As we finished with the last load, the familiar purple Subaru swung by, and Aniss rolled down the passenger window. "Oh hey," I said, trying to sound cool. "Aniss, this is my dad. Dad, this is Aniss, a good friend of mine from Econ." I grimaced to summarize the class.

"Hey, it wasn't that bad," she yelled.

"Aniss?" Dad echoed, shaking her hand warmly. Through the window. Should've known that would happen. Idiot. "Darfen Gonzalez. Very nice to meet you."

"Thanks," she said. "We were gonna offer to move stuff."

"_She_ was," Micus corrected.

"But it looks like you guys are set?"

"Yeah," I yelled before Dad could say anything about how he liked meeting my friends. "Sorry. But I'll come by and visit, right?"

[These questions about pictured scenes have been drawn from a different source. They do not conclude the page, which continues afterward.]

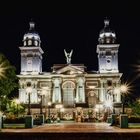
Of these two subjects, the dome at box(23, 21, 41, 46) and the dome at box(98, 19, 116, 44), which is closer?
the dome at box(98, 19, 116, 44)

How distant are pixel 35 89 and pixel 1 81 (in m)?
47.3

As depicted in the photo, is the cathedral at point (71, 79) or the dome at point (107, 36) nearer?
the cathedral at point (71, 79)

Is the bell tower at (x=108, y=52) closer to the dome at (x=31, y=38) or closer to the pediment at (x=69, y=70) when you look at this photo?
the pediment at (x=69, y=70)

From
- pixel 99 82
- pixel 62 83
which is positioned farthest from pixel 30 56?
pixel 99 82

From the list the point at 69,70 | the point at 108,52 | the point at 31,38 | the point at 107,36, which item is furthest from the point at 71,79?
the point at 31,38

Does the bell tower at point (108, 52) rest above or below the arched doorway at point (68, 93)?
above

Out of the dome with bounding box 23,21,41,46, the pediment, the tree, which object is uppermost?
the dome with bounding box 23,21,41,46

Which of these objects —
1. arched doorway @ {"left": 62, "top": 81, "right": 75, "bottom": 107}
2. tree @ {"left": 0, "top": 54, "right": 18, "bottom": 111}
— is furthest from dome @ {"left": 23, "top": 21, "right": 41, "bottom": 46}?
tree @ {"left": 0, "top": 54, "right": 18, "bottom": 111}

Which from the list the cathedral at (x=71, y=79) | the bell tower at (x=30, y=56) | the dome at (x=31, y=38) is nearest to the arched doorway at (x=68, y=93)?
the cathedral at (x=71, y=79)

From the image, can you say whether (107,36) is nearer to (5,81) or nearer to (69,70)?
(69,70)

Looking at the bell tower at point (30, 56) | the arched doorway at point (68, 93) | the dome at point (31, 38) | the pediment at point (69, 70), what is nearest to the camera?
the pediment at point (69, 70)

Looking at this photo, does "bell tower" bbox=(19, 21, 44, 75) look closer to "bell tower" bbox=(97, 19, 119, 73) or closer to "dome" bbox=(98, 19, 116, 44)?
"bell tower" bbox=(97, 19, 119, 73)

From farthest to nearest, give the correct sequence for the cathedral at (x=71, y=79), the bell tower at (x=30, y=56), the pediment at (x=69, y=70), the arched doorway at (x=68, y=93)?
the arched doorway at (x=68, y=93) < the bell tower at (x=30, y=56) < the pediment at (x=69, y=70) < the cathedral at (x=71, y=79)

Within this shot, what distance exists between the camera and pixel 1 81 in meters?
59.2
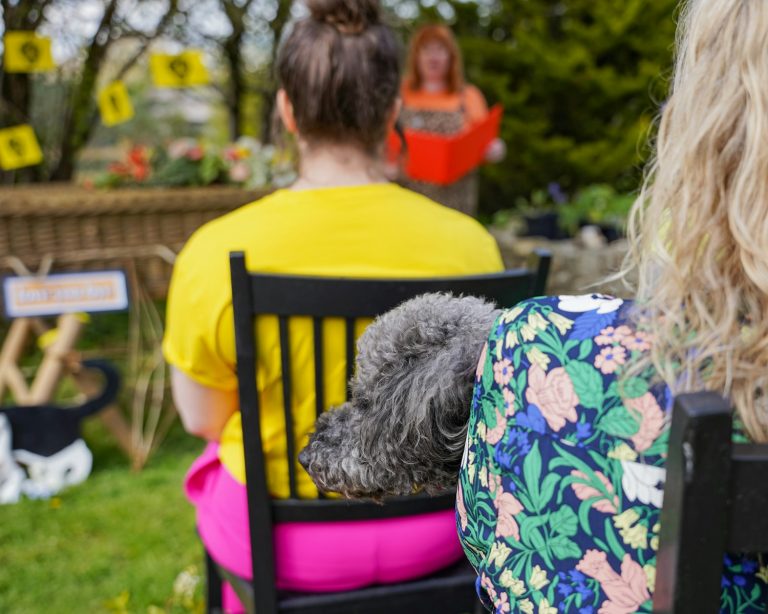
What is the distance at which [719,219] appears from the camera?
0.64 meters

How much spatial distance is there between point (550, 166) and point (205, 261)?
5.42 metres

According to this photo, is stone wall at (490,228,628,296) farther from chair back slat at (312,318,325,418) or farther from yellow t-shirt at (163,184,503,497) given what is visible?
chair back slat at (312,318,325,418)

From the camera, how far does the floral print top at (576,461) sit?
2.18 ft

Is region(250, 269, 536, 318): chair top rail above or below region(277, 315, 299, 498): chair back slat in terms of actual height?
above

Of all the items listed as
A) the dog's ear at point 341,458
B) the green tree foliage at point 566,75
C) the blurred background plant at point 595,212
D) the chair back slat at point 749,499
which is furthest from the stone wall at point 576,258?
the chair back slat at point 749,499

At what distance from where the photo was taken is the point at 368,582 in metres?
1.35

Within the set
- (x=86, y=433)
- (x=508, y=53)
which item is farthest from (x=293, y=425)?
(x=508, y=53)

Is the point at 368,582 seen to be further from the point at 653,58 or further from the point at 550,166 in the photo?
the point at 653,58

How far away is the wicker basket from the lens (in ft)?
9.53

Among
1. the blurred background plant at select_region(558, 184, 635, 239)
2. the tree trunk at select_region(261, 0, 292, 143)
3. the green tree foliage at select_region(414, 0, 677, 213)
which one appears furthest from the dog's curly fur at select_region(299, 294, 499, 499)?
the green tree foliage at select_region(414, 0, 677, 213)

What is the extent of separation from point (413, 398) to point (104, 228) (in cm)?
254

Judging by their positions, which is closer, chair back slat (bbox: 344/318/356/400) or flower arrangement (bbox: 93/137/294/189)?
chair back slat (bbox: 344/318/356/400)

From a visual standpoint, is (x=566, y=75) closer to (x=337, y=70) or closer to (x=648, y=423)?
(x=337, y=70)

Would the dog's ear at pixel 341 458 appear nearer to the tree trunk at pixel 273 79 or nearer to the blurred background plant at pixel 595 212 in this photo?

"Call first," said Micus. "I've gotta bunch of business trips and I don't trust Aniss not to forget the combination."

"Sounds good," I said, and they whizzed off.

"Roommates," I curtly explained. "I mean, like, apartmentmates." I'd pretty much accepted that she wasn't into boyfriends, but that didn't mean Dad would believe me. "C'mon, let's go pick up Mom."


	10. 27

Tenth frame. I'd gotten a six and a four, so it was time for the bonus shot. Time to finish strong...

I took two steps forward and let the ball rocket away from me. I stepped backward, backward, never breaking my gaze. So I'm kind of superstitious, but I've gotten lucky before.

Brooklyn strike! Ten more points to finish strong. I'd had the game way in the bag by the sixth frame—Aniss was no competition and Micus, though decent, was getting lucky to break 100.

"All right!" I grinned, turning around to brag in Aniss' face, but she'd left. "Hey, where is she?"

"Went to get more pizza, I think," said Micus.

"Always the pizza with that one," I shook my head. "Can't believe she stays so thin. Anyway, it's you."

"Right, right." He took a shot, just nicking the one on the corner. "Stal." The next one was slightly better, picking up three, but like I said I'd definitely clinched victory.

"Rematch?"

"No."

"Oh, I see how it is. Fine, I'll sit, let Aniss practice with bumpers or whatever."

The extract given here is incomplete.